If we go back to the mid-1700s there were two main types of piano action… the Stossmechanik (stoss means “push”) and the Prellmechanik. These are often referred to as the English and the German actions respectively. The diagram below shows the differences.
English (top): the key (1) is pressed and the jack (2) launches the hammer (3) towards the string (4).
German (bottom): the key (5) is pressed, the kapsel/capsule (6) – a kind of bracket – is raised and the hammer (7), which can rock within the kapsel, is propelled towards the string (8).
Note that the English action has the hammer’s head located away from the player, whilst the German action has it the other way round.
By the 1770s, the German action had been modified. It now had an escapement and in some cases a check. This new mechanism became known as the Prellzungenmechanik (or more widely as the Viennese action).
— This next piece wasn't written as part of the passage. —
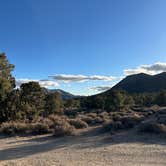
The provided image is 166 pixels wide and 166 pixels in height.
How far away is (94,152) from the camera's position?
11789 mm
The escapement mechanism is an essential part of the action. It allows the hammer to disengage from the key and to bounce back off the string once played – even if the key is held. Again with reference to the two diagrams below.
Viennese: the key (1) when pressed raises the kapsel (2) causing the beak of the hammer (3) to flick up the head (4) towards the string (5). The beak disengages from the prelliste (6) and can bounce back off the string to be “caught in the check (7).
Pianos using a Viennese action produce a gentler warmer sound than those with an English action. They are also a lot quieter. This mechanism remained popular until the mid/late 1900s. At this point, the English action, following the introduction of Erard’s double escapement mechanism, became dominant and by the turn of the century production of the Viennese action had all but ceased.
Franz Oeser built high-quality pianos in Vienna during the latter part of the 1800s, and his pianos all employed the Viennese action. Key Instruments felt that the unique warm tone of this piano, by dint of the action, was worth capturing as a virtual instrument and so set about developing The Oeser.
The source piano is a 5′ 6″ baby grand (serial no. 132) built in 1877 in Vienna. This type of piano would have been popular with chamber orchestras as their sound didn’t dominate the strings.
The Oeser runs on Native Instruments’ (free) KONTAKT platform. It took over a year of programming to produce and includes features such as sympathetic string resonance, real-time sustained/no-sustained sample switching, lid positions, pedal/key noise, and a choice of microphones and their placements.
The Oeser library has four sets of samples: Pure, Felted, Muted and Picked with five Snapshots (presets): The Natural Experience, A Romantic Moment, Get Underneath, Attack This, and The Couch Experience.
The library occupies 29.6 GB of memory. More technical details and audio demonstrations can be found here.
The Oeser is available from the Key Instruments website for €75 (approx $80).